SeaFire: Design for Dark Silicon
While Elastic Fidelity and Elastic Caches cut back on the energy consumption, they do not push the power wall far enough. To gain another order of magnitude, we must minimize the overheads of modern computing. The idea behind the SeaFire project is that instead of building conventional high-overhead multicores that we cannot power, we should repurpose the dark silicon for specialized energy-efficient cores. A running application will power up only the cores most closely matching its computational requirements, while the rest of the chip remains off to conserve energy. Preliminary results on SeaFire have been published at a highly-cited IEEE Micro article in July 2011, an invited USENIX ;login article in April 2012, the ACLD workshop in 2010, a keynote at ISPDC in 2010, an invited presentation at the NSF Workshop on Sustainable Energy-Efficient Data Management in 2011 (the abstract is here, and an invited presentation at HPTS in 2011. This work was funded by an ISEN Booster award and now continues as part of the Intel Parallel Computing Center at Northwestern (here is the Intel Press release) that I co-founded with faculty from the IEMS department.
Galaxy: Computer Architecture Meets Silicon Photonics
This project combines advances in parallel computer architecture and silicon photonics to develop architectures that break past the power, bandwidth and utilization walls (dark silicon) that plague modern processors.
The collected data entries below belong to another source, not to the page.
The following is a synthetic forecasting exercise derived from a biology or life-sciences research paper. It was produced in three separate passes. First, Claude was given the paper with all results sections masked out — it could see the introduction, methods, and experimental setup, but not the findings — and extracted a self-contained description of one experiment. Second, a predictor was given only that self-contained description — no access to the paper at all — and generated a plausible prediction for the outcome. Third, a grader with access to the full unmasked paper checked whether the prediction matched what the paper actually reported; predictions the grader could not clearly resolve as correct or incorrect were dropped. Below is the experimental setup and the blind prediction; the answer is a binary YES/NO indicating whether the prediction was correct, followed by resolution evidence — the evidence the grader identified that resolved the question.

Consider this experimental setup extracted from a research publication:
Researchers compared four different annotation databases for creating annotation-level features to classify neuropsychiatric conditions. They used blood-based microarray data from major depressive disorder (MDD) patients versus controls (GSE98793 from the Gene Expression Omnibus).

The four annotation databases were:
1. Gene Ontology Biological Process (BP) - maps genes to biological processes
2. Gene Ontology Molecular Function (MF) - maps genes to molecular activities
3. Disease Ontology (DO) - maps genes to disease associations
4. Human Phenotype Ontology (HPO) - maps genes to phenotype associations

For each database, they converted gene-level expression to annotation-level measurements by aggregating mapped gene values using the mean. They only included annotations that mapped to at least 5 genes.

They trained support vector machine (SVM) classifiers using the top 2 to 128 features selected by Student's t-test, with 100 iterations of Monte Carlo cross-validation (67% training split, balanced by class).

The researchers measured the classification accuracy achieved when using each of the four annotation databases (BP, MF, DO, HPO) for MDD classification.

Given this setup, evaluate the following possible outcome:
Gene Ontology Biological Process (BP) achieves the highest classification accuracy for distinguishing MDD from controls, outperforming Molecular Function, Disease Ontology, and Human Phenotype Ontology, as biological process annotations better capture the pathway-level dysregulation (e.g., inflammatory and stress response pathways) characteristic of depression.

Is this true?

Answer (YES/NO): YES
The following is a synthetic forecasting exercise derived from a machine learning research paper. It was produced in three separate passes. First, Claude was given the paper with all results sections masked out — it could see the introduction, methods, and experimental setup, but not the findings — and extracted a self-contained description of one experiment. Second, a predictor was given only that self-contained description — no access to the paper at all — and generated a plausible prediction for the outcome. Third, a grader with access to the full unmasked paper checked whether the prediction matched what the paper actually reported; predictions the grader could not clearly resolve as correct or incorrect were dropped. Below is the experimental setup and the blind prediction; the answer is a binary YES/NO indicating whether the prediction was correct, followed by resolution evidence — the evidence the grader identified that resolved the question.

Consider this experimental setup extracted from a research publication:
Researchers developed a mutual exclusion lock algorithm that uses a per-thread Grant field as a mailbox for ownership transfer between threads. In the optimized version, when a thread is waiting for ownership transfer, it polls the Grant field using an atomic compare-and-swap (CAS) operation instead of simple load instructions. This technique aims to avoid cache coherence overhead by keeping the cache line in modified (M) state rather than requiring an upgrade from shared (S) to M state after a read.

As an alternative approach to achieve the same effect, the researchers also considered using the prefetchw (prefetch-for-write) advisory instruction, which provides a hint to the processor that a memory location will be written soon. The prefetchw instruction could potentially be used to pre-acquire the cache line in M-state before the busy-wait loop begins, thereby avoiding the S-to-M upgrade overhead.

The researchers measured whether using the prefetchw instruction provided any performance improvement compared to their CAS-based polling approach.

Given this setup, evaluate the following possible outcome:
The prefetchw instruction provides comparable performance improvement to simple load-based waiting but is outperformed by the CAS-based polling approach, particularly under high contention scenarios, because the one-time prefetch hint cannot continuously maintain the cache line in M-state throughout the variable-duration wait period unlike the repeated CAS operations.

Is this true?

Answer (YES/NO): NO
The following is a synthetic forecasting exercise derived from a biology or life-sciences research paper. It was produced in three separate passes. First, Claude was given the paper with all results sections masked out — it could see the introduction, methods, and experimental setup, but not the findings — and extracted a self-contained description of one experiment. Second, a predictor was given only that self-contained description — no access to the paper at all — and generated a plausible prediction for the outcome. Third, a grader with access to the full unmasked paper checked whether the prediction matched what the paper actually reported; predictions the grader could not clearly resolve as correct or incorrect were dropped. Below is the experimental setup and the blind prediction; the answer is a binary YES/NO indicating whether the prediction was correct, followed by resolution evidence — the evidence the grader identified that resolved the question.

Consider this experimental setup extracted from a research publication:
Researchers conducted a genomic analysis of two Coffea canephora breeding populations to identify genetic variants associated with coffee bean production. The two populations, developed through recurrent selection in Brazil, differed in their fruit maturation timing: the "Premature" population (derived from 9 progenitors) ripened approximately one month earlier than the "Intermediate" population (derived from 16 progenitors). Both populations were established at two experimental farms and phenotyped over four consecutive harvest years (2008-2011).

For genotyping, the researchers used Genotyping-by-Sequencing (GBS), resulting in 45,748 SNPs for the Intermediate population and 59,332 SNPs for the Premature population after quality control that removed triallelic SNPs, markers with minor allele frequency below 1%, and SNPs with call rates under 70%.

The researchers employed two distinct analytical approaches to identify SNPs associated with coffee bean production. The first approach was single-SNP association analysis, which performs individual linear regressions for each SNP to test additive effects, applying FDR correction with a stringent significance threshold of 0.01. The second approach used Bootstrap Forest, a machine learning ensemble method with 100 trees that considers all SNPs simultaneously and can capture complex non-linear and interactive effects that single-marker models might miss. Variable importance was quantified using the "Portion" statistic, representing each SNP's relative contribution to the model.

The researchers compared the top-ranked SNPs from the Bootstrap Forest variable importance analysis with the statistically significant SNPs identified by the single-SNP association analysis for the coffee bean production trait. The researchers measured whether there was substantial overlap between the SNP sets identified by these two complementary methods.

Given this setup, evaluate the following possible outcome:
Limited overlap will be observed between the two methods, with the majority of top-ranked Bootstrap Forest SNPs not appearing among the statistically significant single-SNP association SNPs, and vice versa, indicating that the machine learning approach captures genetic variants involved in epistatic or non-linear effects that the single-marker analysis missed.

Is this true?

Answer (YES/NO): YES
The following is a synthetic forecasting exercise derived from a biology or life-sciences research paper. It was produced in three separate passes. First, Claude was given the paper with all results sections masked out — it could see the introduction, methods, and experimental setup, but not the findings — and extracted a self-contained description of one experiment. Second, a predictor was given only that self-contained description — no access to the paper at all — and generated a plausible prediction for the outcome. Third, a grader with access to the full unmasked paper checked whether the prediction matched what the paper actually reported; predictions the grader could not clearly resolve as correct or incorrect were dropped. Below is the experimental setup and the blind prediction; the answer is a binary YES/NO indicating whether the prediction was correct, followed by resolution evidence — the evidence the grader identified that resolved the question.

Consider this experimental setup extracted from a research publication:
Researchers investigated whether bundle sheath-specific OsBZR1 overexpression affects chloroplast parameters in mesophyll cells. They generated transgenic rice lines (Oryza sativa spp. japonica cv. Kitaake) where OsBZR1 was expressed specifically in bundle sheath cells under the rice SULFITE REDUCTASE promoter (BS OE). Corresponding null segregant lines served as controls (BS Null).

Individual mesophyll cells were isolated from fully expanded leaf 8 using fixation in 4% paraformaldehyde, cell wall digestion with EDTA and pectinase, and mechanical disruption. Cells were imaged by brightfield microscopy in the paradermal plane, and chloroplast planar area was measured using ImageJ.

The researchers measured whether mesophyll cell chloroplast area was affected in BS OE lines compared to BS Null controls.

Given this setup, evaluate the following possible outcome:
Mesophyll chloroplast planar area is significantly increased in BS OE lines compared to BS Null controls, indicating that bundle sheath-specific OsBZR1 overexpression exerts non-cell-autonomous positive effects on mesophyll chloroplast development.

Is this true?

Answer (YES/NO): YES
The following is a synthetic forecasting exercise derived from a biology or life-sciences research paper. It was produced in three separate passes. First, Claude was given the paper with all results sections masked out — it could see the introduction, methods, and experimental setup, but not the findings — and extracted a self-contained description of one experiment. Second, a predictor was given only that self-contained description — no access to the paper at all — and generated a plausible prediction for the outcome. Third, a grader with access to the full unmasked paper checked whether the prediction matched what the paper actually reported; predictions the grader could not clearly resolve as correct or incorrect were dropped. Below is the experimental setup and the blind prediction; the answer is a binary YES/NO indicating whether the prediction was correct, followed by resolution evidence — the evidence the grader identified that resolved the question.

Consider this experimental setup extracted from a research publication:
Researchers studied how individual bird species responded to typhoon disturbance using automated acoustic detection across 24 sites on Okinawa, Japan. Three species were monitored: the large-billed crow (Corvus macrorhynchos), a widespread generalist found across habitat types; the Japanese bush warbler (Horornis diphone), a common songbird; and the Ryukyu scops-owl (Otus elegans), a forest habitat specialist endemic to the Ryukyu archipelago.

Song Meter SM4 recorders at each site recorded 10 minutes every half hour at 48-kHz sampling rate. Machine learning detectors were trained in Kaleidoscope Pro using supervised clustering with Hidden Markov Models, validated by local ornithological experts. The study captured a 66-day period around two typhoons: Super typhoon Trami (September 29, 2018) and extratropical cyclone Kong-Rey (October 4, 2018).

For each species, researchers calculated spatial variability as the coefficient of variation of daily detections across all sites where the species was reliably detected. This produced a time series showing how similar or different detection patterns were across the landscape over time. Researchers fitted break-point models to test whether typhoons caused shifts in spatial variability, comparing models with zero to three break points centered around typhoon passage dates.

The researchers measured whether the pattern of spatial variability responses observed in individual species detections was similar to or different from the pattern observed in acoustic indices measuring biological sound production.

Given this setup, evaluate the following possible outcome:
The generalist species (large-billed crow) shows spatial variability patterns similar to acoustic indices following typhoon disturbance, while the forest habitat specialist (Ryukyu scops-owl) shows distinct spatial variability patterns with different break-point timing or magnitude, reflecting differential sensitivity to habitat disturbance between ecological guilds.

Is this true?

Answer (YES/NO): NO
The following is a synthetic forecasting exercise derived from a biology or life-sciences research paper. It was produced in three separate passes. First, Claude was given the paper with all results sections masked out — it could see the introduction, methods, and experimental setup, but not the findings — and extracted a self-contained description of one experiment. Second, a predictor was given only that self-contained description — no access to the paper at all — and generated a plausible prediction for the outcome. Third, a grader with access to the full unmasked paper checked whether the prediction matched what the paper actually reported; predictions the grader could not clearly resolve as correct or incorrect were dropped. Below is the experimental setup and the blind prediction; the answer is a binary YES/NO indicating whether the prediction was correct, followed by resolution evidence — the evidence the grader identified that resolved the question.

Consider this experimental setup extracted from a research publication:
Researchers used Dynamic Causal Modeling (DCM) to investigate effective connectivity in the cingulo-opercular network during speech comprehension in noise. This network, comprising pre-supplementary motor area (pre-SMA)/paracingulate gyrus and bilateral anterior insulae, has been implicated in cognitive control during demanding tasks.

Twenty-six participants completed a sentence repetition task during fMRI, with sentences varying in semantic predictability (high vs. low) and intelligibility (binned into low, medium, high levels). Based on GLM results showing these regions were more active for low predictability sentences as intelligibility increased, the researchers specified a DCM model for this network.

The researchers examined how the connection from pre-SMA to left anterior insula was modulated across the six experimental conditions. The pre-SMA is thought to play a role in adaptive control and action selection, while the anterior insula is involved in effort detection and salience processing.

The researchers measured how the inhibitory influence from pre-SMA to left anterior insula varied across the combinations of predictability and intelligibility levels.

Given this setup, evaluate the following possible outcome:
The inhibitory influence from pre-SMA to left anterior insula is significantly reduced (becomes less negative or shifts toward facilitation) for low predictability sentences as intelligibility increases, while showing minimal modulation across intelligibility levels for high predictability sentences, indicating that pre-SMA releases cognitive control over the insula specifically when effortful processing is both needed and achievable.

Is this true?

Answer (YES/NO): NO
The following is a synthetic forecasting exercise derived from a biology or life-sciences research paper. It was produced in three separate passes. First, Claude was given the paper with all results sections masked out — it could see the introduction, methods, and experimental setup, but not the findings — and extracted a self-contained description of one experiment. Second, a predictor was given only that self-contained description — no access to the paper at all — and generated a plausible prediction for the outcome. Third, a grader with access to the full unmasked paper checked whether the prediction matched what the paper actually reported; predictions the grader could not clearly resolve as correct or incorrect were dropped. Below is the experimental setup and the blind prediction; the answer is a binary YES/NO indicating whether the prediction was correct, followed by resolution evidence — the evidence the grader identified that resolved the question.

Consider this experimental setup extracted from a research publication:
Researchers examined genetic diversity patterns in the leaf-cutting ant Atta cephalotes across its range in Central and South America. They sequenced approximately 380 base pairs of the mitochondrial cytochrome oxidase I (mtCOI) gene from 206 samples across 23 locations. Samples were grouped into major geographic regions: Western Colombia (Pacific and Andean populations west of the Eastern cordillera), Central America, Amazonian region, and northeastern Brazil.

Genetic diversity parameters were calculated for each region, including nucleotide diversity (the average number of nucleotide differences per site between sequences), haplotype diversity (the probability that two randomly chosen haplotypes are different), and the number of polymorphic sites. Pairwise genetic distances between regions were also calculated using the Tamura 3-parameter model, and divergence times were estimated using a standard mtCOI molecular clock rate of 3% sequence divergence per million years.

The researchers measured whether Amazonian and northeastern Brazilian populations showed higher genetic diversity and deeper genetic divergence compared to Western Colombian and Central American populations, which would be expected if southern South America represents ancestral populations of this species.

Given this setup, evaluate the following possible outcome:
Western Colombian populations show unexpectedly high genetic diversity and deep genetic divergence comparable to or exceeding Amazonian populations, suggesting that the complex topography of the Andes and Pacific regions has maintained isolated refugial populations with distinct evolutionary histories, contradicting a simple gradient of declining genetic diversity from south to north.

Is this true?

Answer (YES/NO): NO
The Galaxy architecture of optically-connected disintegrated processors argues that instead of building monolithic chips, we should split them into several smaller chiplets> and form a "virtual macro-chip" by connecting them with optical links. The optics allow such high bandwidth communication that break the bandwidth wall entirely, and such low latency that the virtual macro-chip behaves as a single tightly-coupled chip. As each chiplet has its own power budget and the optical links eliminate the traditional chip-to-chip communication overheads, the macro-chip behaves as an oversized multicore that scales beyond single-chip area limits, while maintaining high yield and reasonable cost (only faulty chiplets> need replacement). Our preliminary results indicate that Galaxy scales seamlessly to 4000 cores, making it possible to shrink an entire rack's worth of computational power onto a single wafer. The full design was presented at an EPFL talk in 2014 and published at ICS-2014. This project has advanced the state of the art in silicon photonic interconnects by designing laser power-gating NoCs, developing the concept further through co-designing the on-chip NoC with the architecture, escalating the laser power-gating to datacenter optical networks and overcoming the thermal transfer problems of 3D-stacked electro-optical processor/photonics chips. A full list of publications appears in the NSF CCF-1453853 project web page on energy-efficient and energy-proportional silicon photonic manycore architectures, which funded this work.